In order for marine engines to meet the Tier III standards, the most proven solution is to incorporate a selective catalytic reduction system. These systems are attached to the engine, and a 32.5 percent urea solution (most commonly called DEF or AdBlue) is injected into the exhaust flow to reduce the nitrogen oxides (NOx) emitted.

The urea solution reacts with the NOx on the surface of the catalyst and converts it to nitrogen and water, instead of allowing the environmentally unfriendly gas to react with Earth’s atmosphere.

The SCR system—plus the urea-solution tank—obviously requires more engine-room space and will have an influence on the overall weight of the vessel, sparking the discussion: Is it worth it? Space would be compromised, sure, so this could influence the new-build owner to put down his deposit on a boat that would be just a bit smaller than he wanted originally, or to buck up and go larger to accommodate the new regulations. Either way, the owner will need to make compromises in space if he wants to travel outside the Emission Controlled Areas.
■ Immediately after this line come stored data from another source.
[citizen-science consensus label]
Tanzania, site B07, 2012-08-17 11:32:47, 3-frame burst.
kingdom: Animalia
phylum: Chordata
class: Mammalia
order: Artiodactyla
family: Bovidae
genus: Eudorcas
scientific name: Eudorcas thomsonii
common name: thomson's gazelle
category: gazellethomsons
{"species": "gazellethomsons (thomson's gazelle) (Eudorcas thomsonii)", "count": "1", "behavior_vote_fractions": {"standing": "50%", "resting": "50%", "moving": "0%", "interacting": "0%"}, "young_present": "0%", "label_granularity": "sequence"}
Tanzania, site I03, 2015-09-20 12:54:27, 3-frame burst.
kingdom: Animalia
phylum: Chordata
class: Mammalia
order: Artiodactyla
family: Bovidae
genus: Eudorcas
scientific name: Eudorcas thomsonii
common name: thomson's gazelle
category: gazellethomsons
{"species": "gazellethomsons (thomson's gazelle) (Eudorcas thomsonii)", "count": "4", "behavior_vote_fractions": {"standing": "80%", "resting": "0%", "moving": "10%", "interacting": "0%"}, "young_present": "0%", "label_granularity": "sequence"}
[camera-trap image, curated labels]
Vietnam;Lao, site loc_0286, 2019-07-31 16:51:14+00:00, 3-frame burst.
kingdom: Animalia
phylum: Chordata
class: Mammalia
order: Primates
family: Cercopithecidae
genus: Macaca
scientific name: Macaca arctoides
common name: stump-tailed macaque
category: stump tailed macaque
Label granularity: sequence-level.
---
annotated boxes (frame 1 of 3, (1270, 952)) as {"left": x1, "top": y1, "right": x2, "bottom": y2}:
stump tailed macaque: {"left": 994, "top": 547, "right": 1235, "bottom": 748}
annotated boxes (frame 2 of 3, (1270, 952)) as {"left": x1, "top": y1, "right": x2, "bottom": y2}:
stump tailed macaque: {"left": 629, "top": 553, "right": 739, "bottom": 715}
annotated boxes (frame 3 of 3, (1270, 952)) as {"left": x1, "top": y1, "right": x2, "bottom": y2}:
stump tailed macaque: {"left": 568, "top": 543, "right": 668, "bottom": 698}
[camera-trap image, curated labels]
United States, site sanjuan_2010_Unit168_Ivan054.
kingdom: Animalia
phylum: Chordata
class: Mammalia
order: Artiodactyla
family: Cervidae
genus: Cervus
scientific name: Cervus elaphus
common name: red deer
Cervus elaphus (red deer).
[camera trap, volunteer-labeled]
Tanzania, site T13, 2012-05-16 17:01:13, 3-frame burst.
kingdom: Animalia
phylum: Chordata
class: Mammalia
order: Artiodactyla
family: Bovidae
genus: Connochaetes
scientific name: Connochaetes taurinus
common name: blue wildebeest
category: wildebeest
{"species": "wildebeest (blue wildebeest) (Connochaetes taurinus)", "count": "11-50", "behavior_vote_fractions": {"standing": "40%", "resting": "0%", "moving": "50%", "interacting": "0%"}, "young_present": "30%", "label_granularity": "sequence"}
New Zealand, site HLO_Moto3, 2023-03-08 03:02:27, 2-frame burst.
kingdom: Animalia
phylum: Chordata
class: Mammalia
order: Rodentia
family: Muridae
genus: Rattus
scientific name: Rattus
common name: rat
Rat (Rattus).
Selective catalytic reduction systems that are lightweight, compact and able to be mounted at any angle will be essential when applied to marine engines, and while there are exemptions for replacement engines and repowers, every new build after the January 1 deadline will be subject to the Tier III requirements if the load-line length falls within range. This change is inevitable, and predictions are that we will see boat models either staying below the regulatory LLL or becoming significantly bigger to accommodate the space needed for SCR systems.

On the workboat side, we have already ­­­experienced the changes, and it always takes some time for all parties involved to get used to new technology like this. It also should be mentioned that infrastructure for the DEF solution must be in place, even in the most remote places owners like to holiday. There has already been one five-year delay; could this issue cause another? Time is running out.